Directions for this task: Transcribe the data that follows. Match it character for character.
[Records shown Boundary: Start]
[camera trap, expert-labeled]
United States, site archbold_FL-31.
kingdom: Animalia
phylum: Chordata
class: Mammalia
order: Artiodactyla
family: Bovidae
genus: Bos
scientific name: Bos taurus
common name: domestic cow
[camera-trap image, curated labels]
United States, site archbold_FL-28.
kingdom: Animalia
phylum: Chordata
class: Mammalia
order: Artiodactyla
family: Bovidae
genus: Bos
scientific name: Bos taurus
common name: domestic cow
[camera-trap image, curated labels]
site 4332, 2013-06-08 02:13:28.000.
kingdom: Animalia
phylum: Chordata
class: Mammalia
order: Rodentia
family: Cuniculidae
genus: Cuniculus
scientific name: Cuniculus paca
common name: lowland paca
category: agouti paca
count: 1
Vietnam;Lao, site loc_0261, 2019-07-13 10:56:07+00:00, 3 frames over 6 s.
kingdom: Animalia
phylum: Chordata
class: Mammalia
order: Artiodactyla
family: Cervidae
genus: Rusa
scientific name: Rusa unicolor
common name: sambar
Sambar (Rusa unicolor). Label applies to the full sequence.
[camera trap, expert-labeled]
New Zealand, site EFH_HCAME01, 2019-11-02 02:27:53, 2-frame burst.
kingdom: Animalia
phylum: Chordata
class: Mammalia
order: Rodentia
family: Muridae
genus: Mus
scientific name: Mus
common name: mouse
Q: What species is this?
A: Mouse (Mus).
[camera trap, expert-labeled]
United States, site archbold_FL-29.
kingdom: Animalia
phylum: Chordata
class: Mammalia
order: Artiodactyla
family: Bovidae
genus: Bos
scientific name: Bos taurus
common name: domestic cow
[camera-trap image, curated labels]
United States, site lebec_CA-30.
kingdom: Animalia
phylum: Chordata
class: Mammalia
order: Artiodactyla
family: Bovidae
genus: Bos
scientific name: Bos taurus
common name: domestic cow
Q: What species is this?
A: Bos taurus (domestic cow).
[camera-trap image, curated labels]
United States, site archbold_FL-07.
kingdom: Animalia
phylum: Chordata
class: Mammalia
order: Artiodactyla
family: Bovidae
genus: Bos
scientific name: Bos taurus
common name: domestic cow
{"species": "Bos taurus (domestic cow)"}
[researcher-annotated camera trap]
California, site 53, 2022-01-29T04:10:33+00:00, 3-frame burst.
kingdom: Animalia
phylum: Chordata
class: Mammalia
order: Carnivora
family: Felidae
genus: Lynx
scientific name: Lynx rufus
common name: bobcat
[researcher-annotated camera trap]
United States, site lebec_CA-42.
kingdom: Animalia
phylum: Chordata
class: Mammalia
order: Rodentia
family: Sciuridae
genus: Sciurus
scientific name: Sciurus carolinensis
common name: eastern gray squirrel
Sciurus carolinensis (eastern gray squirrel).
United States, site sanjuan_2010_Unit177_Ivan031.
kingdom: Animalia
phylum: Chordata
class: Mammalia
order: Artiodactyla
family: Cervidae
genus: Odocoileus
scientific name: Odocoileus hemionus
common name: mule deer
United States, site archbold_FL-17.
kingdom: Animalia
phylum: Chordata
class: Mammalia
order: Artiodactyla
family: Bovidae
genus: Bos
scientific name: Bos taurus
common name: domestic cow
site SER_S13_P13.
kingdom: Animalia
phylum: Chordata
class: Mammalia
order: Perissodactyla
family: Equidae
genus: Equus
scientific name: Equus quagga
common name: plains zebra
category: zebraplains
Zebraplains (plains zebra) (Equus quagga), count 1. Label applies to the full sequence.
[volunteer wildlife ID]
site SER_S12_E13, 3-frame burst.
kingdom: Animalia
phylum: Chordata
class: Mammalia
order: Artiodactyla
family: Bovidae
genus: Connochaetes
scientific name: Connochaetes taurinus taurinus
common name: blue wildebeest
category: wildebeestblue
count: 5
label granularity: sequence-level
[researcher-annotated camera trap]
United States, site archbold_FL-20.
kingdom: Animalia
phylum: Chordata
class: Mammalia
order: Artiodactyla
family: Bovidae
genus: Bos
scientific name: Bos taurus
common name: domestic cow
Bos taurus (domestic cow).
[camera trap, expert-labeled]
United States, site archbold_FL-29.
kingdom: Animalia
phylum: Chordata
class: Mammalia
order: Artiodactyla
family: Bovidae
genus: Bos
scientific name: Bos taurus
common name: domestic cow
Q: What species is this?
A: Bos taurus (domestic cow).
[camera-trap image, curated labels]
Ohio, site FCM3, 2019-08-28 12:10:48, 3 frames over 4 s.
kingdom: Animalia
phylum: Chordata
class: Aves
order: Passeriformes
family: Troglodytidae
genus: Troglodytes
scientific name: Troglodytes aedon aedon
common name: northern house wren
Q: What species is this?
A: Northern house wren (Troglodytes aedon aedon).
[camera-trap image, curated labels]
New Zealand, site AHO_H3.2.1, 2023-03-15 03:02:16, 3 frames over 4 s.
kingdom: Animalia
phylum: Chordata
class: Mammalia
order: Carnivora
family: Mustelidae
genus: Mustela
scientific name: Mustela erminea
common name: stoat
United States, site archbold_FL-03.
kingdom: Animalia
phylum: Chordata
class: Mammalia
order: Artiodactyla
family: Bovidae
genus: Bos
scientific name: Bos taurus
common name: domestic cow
[Records shown Boundary: End]
Finished task:
[camera trap, expert-labeled]
United States, site archbold_FL-31.
kingdom: Animalia
phylum: Chordata
class: Mammalia
order: Artiodactyla
family: Bovidae
genus: Bos
scientific name: Bos taurus
common name: domestic cow
[camera-trap image, curated labels]
United States, site archbold_FL-28.
kingdom: Animalia
phylum: Chordata
class: Mammalia
order: Artiodactyla
family: Bovidae
genus: Bos
scientific name: Bos taurus
common name: domestic cow
[camera-trap image, curated labels]
site 4332, 2013-06-08 02:13:28.000.
kingdom: Animalia
phylum: Chordata
class: Mammalia
order: Rodentia
family: Cuniculidae
genus: Cuniculus
scientific name: Cuniculus paca
common name: lowland paca
category: agouti paca
count: 1
Vietnam;Lao, site loc_0261, 2019-07-13 10:56:07+00:00, 3 frames over 6 s.
kingdom: Animalia
phylum: Chordata
class: Mammalia
order: Artiodactyla
family: Cervidae
genus: Rusa
scientific name: Rusa unicolor
common name: sambar
Sambar (Rusa unicolor). Label applies to the full sequence.
[camera trap, expert-labeled]
New Zealand, site EFH_HCAME01, 2019-11-02 02:27:53, 2-frame burst.
kingdom: Animalia
phylum: Chordata
class: Mammalia
order: Rodentia
family: Muridae
genus: Mus
scientific name: Mus
common name: mouse
Q: What species is this?
A: Mouse (Mus).
[camera trap, expert-labeled]
United States, site archbold_FL-29.
kingdom: Animalia
phylum: Chordata
class: Mammalia
order: Artiodactyla
family: Bovidae
genus: Bos
scientific name: Bos taurus
common name: domestic cow
[camera-trap image, curated labels]
United States, site lebec_CA-30.
kingdom: Animalia
phylum: Chordata
class: Mammalia
order: Artiodactyla
family: Bovidae
genus: Bos
scientific name: Bos taurus
common name: domestic cow
Q: What species is this?
A: Bos taurus (domestic cow).
[camera-trap image, curated labels]
United States, site archbold_FL-07.
kingdom: Animalia
phylum: Chordata
class: Mammalia
order: Artiodactyla
family: Bovidae
genus: Bos
scientific name: Bos taurus
common name: domestic cow
{"species": "Bos taurus (domestic cow)"}
[researcher-annotated camera trap]
California, site 53, 2022-01-29T04:10:33+00:00, 3-frame burst.
kingdom: Animalia
phylum: Chordata
class: Mammalia
order: Carnivora
family: Felidae
genus: Lynx
scientific name: Lynx rufus
common name: bobcat
[researcher-annotated camera trap]
United States, site lebec_CA-42.
kingdom: Animalia
phylum: Chordata
class: Mammalia
order: Rodentia
family: Sciuridae
genus: Sciurus
scientific name: Sciurus carolinensis
common name: eastern gray squirrel
Sciurus carolinensis (eastern gray squirrel).
United States, site sanjuan_2010_Unit177_Ivan031.
kingdom: Animalia
phylum: Chordata
class: Mammalia
order: Artiodactyla
family: Cervidae
genus: Odocoileus
scientific name: Odocoileus hemionus
common name: mule deer
United States, site archbold_FL-17.
kingdom: Animalia
phylum: Chordata
class: Mammalia
order: Artiodactyla
family: Bovidae
genus: Bos
scientific name: Bos taurus
common name: domestic cow
site SER_S13_P13.
kingdom: Animalia
phylum: Chordata
class: Mammalia
order: Perissodactyla
family: Equidae
genus: Equus
scientific name: Equus quagga
common name: plains zebra
category: zebraplains
Zebraplains (plains zebra) (Equus quagga), count 1. Label applies to the full sequence.
[volunteer wildlife ID]
site SER_S12_E13, 3-frame burst.
kingdom: Animalia
phylum: Chordata
class: Mammalia
order: Artiodactyla
family: Bovidae
genus: Connochaetes
scientific name: Connochaetes taurinus taurinus
common name: blue wildebeest
category: wildebeestblue
count: 5
label granularity: sequence-level
[researcher-annotated camera trap]
United States, site archbold_FL-20.
kingdom: Animalia
phylum: Chordata
class: Mammalia
order: Artiodactyla
family: Bovidae
genus: Bos
scientific name: Bos taurus
common name: domestic cow
Bos taurus (domestic cow).
[camera trap, expert-labeled]
United States, site archbold_FL-29.
kingdom: Animalia
phylum: Chordata
class: Mammalia
order: Artiodactyla
family: Bovidae
genus: Bos
scientific name: Bos taurus
common name: domestic cow
Q: What species is this?
A: Bos taurus (domestic cow).
[camera-trap image, curated labels]
Ohio, site FCM3, 2019-08-28 12:10:48, 3 frames over 4 s.
kingdom: Animalia
phylum: Chordata
class: Aves
order: Passeriformes
family: Troglodytidae
genus: Troglodytes
scientific name: Troglodytes aedon aedon
common name: northern house wren
Q: What species is this?
A: Northern house wren (Troglodytes aedon aedon).
[camera-trap image, curated labels]
New Zealand, site AHO_H3.2.1, 2023-03-15 03:02:16, 3 frames over 4 s.
kingdom: Animalia
phylum: Chordata
class: Mammalia
order: Carnivora
family: Mustelidae
genus: Mustela
scientific name: Mustela erminea
common name: stoat
United States, site archbold_FL-03.
kingdom: Animalia
phylum: Chordata
class: Mammalia
order: Artiodactyla
family: Bovidae
genus: Bos
scientific name: Bos taurus
common name: domestic cow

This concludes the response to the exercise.